Exercise directions: Continue the abstract below on single-site laparoscopic resection for rectal and anal cancers, starting right after its last sentence.

Adequate Margins of Resection for Rectal and Anal Cancers Can Be Achieved Through a Single-site Laparoscopic Approach

David B Stewart, MD, Evangelos Messaris, MDPhD. Penn State Hershey Medical Center

 

BACKGROUND: The adequacy of single-site laparoscopic (SSL) resections for malignancies involving the rectum and anus has not been thoroughly analyzed. The present study assesses the margins of resection for consecutive patients undergoing low anterior and abdominoperineal resections for anorectal malignancies.
METHODS: Consecutive rectal and anal cancer patients who underwent SSL by a single surgeon in a single institution from January 2011 through August 2011 were identified. Patient demographics, the use of neoadjuvant therapy and operative details were collected, and complications were sought within 30-days of surgery. Pathology reports were also reviewed to assess both the radial and distal margins of resection as well as the pathologist’s evaluation of the mesorectum.
RESULTS: A total of 9 patients were identified, of whom 7 (77%) were diagnosed with rectal adenocarcinoma, one (11%) was diagnosed with adenocarcinoma of the anal canal, and one (11%) was diagnosed with anal melanoma. Six (66%) patients underwent neoadjuvant chemoradiation, and all but one rectal cancer was located      ≤ 8-cm from the anal verge as measured by rigid proctoscopy. Six (66%) patients underwent a low anterior resection of the rectum with a diverting loop ileostomy, and 3 (33%) patients underwent an abdominoperineal resection. Median patient age was 66 years (range: 44-83) and the median BMI was 30 (range: 24-38), with females comprising 57% of the cohort. Six (66%) patients had Stage III disease, while 3 (33%) patients had Stage IV disease and had undergone neoadjuvant chemotherapy and a previous resection of their hepatic or pulmonary metastases prior to proctectomy. Median operative time was 224 minutes (range: 170-294 minutes) and median estimated blood loss was 100 ml (range: 50-200 ml). There were no conversions to standard laparoscopy or laparotomy, and there were no 30-day complications, including mortality. All margins of resection were clear of tumor by histology. The majority of patients had T2 or T3 cancers (88%); median size of the cancer was 25-mm (range: 0-38 mm). A median of 16 lymph nodes were retrieved (range: 8-41), with 3 (33%) patients having mesorectal nodal involvement with cancer. The closest margin of resection was the radial margin (median: 15mm; range: 12-25mm), while all distal margins of resection were a minimum length of 2-cm (range: 2-8-cm). Intact mesorectal resections were achieved in each surgery.

Data under study:
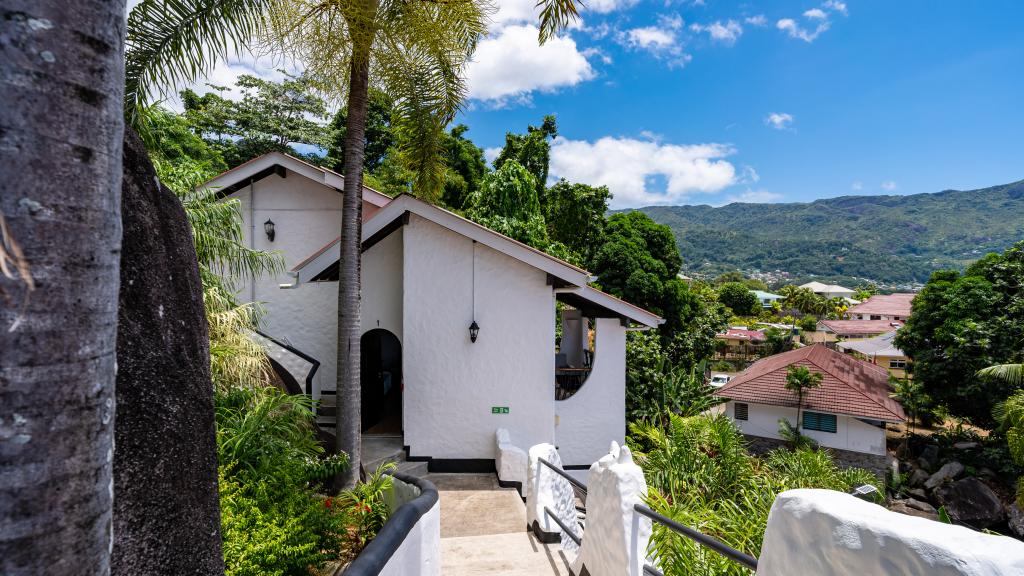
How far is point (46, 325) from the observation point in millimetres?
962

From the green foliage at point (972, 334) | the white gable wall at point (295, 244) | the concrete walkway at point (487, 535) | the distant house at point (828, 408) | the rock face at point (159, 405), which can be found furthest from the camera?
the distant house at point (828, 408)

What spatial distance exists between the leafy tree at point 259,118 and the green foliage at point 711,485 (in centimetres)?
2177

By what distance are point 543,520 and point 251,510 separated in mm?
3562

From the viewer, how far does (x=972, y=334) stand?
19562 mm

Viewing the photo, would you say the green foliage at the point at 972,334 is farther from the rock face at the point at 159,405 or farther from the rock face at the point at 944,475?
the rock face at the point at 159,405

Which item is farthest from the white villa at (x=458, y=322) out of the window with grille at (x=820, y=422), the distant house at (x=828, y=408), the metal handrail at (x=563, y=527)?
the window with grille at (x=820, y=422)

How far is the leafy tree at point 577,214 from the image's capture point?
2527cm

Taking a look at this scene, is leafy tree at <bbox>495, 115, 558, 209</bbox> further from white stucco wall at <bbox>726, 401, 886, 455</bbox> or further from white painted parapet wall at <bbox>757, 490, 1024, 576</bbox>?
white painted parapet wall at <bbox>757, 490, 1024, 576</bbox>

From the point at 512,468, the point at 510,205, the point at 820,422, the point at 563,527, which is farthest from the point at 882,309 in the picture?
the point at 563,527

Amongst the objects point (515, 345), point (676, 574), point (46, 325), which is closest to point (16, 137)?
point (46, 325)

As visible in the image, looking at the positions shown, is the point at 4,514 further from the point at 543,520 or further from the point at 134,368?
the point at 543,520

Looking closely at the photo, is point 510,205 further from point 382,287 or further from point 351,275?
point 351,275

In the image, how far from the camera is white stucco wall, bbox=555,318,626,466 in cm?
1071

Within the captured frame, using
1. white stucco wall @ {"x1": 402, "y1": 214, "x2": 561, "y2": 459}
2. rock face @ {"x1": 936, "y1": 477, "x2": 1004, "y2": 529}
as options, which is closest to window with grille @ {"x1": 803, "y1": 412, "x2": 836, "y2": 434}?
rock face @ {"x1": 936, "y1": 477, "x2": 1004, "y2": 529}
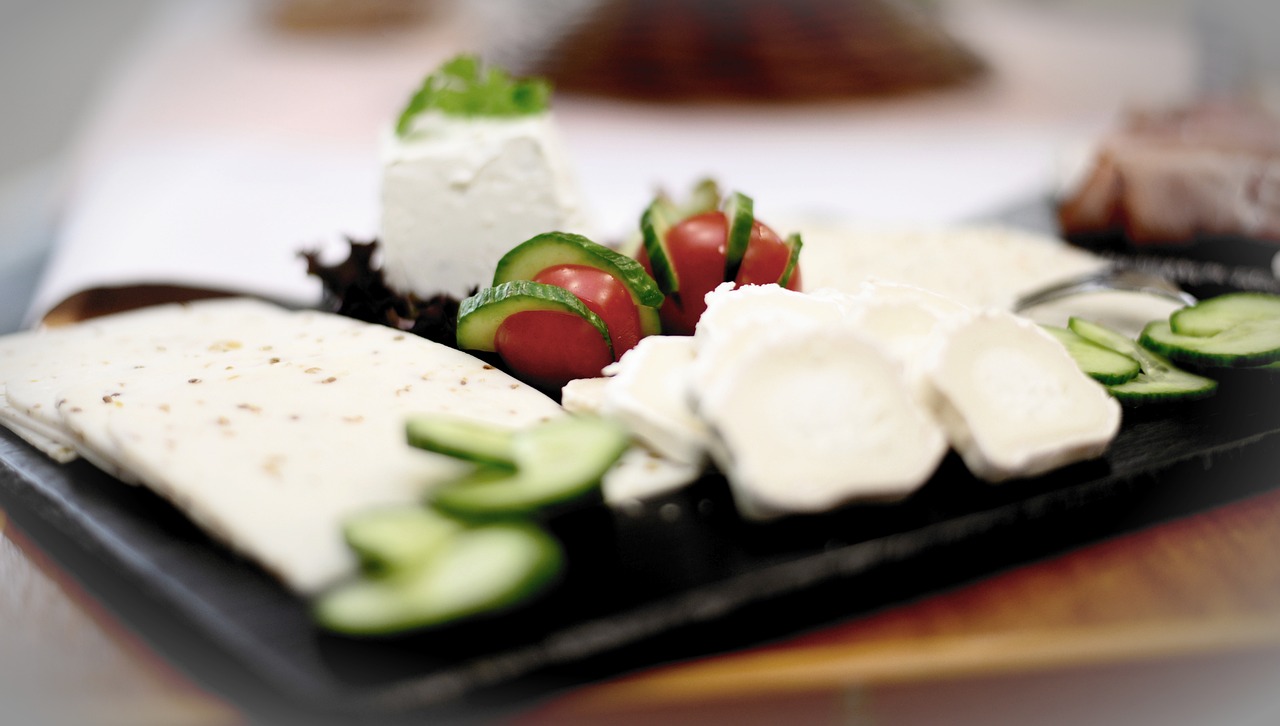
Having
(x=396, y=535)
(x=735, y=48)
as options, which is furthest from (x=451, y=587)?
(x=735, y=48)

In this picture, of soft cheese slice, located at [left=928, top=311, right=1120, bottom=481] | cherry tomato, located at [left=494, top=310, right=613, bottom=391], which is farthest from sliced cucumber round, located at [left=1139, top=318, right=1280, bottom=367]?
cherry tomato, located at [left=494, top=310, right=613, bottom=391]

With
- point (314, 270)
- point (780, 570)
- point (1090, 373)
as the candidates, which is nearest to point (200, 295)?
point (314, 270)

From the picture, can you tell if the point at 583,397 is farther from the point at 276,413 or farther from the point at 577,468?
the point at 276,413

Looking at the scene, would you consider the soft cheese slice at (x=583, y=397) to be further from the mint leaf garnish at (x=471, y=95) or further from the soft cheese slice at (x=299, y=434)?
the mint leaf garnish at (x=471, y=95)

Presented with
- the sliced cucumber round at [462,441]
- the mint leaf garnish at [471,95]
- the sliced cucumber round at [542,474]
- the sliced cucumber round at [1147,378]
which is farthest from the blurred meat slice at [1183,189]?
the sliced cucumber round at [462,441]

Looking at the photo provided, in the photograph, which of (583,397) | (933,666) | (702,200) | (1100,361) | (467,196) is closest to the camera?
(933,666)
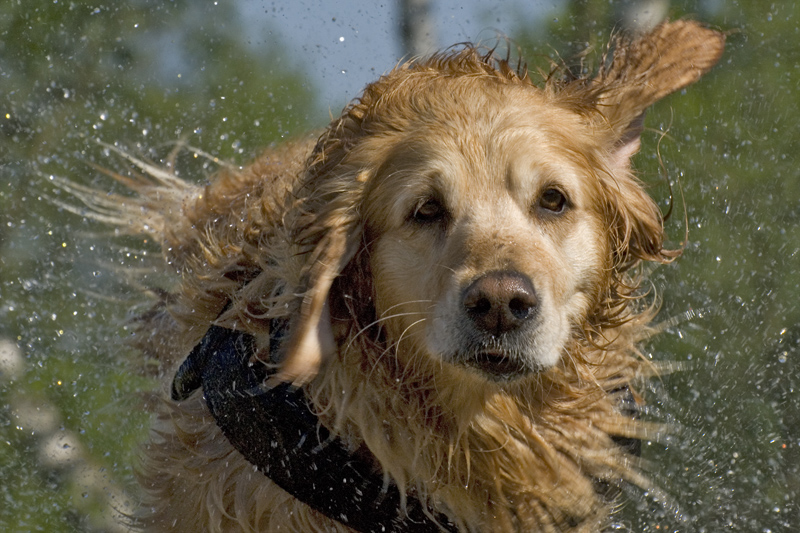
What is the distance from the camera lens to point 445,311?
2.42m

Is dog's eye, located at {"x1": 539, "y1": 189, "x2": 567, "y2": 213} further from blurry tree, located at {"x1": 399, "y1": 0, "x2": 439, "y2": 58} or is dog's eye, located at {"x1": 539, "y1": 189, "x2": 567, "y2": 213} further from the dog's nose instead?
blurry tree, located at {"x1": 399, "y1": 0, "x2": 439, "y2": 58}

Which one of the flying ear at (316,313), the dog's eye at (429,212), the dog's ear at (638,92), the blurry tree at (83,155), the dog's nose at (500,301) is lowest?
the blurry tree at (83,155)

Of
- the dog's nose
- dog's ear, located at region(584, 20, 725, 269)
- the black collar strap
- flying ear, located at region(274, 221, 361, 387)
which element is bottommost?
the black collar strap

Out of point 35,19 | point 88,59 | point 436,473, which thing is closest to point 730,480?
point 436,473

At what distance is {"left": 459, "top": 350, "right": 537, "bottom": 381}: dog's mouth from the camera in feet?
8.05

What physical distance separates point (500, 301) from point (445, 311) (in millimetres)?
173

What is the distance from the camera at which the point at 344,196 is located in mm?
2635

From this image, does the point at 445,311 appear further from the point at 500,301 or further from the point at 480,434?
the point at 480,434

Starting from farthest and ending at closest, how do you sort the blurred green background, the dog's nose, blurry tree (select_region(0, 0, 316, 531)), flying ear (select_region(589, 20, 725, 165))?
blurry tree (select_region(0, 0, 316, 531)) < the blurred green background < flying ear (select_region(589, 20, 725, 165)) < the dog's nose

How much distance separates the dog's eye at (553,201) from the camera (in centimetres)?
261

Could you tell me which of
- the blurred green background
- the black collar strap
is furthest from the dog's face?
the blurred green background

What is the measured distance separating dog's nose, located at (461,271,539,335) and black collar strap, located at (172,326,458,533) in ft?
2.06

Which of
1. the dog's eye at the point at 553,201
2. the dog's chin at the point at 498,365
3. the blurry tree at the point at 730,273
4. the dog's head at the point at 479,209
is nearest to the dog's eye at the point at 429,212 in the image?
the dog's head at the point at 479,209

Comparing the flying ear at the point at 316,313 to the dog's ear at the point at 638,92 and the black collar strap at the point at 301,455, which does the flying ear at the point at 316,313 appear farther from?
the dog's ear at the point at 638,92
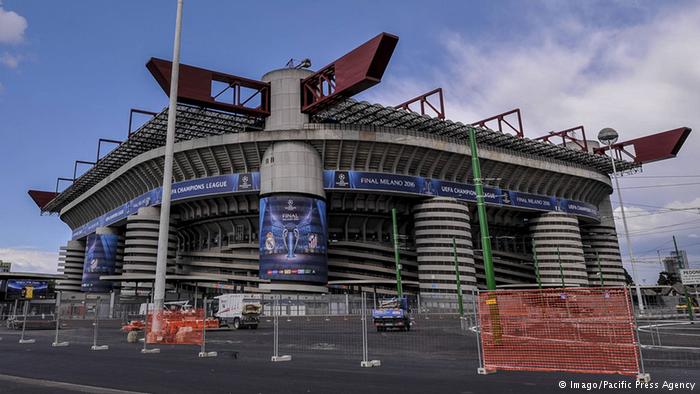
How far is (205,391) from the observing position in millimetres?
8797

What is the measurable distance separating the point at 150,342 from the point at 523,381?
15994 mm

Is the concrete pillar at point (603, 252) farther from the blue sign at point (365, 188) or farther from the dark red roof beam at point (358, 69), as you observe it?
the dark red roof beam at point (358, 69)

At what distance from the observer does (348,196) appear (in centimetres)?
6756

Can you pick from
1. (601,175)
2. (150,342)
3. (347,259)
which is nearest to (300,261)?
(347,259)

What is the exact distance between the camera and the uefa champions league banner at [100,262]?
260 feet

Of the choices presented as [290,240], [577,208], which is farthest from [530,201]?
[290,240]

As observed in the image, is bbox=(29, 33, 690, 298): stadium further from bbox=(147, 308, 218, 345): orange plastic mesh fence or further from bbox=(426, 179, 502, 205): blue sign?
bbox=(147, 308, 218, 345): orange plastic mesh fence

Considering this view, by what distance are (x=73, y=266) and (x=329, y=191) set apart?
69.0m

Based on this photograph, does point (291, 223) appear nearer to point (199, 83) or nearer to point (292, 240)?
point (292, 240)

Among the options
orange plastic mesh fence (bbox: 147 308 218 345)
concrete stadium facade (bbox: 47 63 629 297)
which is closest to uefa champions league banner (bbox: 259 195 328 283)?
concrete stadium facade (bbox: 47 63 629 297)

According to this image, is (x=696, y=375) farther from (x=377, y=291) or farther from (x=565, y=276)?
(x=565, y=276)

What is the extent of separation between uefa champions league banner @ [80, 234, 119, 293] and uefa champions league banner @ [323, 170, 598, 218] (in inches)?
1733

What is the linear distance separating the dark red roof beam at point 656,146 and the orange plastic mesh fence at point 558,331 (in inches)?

Final answer:
CONCLUSIONS: Single-site laparoscopic resections for rectal and anal cancers can achieve adequate radial and distal margins of resection, even when operating in the distal pelvis and after preoperative radiotherapy. While SSL may potentially develop into a regularly utilized alternative to standard laparoscopy for rectal and anal cancers in the future, larger prospective studies are needed to validate oncologic outcomes for SSL.